A primeira noite de frio intenso, com sensação térmica de 0°C, em Caxias do Sul, combinou com o calendário da Hospedagem Solidária. As portas da Mitra Diocesana foram abertas, nesta segunda-feira (12), para receber 26 homens em situação de rua, que já aguardavam em frente ao prédio desde antes das 19h30min. À disposição, janta, cama quentinha e café da manhã.

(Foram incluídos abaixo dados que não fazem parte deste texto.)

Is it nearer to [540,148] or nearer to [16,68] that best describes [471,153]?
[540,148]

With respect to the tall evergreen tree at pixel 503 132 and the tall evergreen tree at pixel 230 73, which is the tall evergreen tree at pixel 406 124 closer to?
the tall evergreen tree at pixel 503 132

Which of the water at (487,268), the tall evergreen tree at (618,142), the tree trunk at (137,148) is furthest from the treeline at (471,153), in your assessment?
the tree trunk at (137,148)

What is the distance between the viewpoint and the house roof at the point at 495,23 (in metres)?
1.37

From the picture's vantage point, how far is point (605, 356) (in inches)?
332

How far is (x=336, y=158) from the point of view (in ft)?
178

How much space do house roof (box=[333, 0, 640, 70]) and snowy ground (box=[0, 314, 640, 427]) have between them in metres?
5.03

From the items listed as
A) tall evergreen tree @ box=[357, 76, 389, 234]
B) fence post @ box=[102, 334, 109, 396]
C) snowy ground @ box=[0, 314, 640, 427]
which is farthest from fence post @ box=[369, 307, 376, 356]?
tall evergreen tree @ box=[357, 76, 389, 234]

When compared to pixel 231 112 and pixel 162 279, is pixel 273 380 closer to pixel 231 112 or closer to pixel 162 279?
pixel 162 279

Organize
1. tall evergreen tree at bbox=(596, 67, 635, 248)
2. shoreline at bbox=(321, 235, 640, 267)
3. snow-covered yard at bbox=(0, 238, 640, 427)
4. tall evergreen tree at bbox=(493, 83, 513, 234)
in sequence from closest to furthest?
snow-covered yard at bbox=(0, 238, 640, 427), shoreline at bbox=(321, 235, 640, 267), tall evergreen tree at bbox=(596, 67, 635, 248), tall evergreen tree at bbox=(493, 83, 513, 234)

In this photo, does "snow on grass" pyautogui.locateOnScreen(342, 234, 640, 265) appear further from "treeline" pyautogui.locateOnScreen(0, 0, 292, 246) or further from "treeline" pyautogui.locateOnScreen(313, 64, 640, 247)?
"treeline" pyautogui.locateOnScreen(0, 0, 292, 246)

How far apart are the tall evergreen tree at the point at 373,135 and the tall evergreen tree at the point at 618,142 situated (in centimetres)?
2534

Esta é a sexta edição da Hospedagem e vai até setembro. Com capacidade para receber até 53 homens, além do acolhimento e conforto digno, a ação reúne as mais diversas histórias de pessoas que ocupam calçadas e marquises, mas que têm um caminho em comum: o mundo das drogas e do álcool e a dependência deles. A conversa da reportagem com os homens iniciou na fila, na calçada. Todos ali, animados com a possibilidade de dormir abrigados do frio.
Mas teve também quem entrou e desistiu. Segundo voluntários, que cuidam da vigilância, os horários regrados e o afastamento da facilidade em conseguir alimentar seus vícios são alguns dos impeditivos para resistir ao conforto. Entre eles, um comentário unânime, que a rua facilita o contato com drogas e álcool.
Primeiro da fila, Eliezer Leandro, 36 anos, mora nas ruas de Caxias há quase 30 anos. Foi quando conheceu o vício em cigarro. Tinha apenas seis anos quando, por um descuido, se perdeu do irmão mais novo, que tinha cinco. Ao voltar para casa sem o irmão Odair, Leandro foi obrigado pela mãe a buscar o irmão.
— Achei ele em uma pracinha do Centro. Disse "já que estamos na rua, vamos conhecer a cidade" — conta o homem.
Enquanto uns estão há anos nas ruas, há também quem esteja vivendo desta maneira há pouco tempo. Paulo Sérgio Domingues dos Santos Barp, 50 anos, está nas ruas há 30 dias. Ele resume a situação por "escolhas". E já se arrependeu. Nas escadas da Mitra, enquanto aguardava para fazer o credenciamento, Barp chorava, emocionado. Questionado o motivo, ele respondeu:
— São 30 dias esperando por este dia.
A emoção foi iniciada ainda no térreo. Quando ele compartilhou a um dos voluntários que, na próxima segunda (19), começa um emprego novo. Esta segunda, comercialmente conhecida como o Dia dos Namorados, e para ele como o primeiro dia da Hospedagem Solidária, estava inundada de emoção e esperança.
— Completei 50 anos dia 26 de maio, na rua. Eu não quero isso — disse, em meio às lágrimas.
Já um outro homem, de carreira militar e com família, que não quis ser identificado, pediu para ser ouvido. Ele conta que começou com o vício em analgésico, que logo virou dependência em drogas ilícitas. Ele veio de Porto Alegre e, há 10 dias, está em Caxias. Com um salário de R$ 7 mil, o homem diz que nem "vê a cor do dinheiro". Segundo ele, uma parte vai para pensão, outra para empréstimos. O que sobra são R$ 200, usados para o vício.
Ano passado, 505 homens buscaram o local para o acolhimento e mais de 10,3 mil refeições foram servidas — café da manhã e janta. A estimativa da Fundação de Assistência Social (FAS) é de que Caxias tenha 755 pessoas em situação de rua. Um cenário que já é preocupante por si só e fica ainda mais agravada com o inverno tão rigoroso da Serra. A estação mais fria do ano se inicia no próximo dia 21 de junho. Por isso, quem puder ajudar com doações de cobertores e alimentos, pode entregar diretamente na Mitra, na Rua Os Dezoito do Forte, 1.771, entre as ruas Marquês do Herval e Dr. Montaury.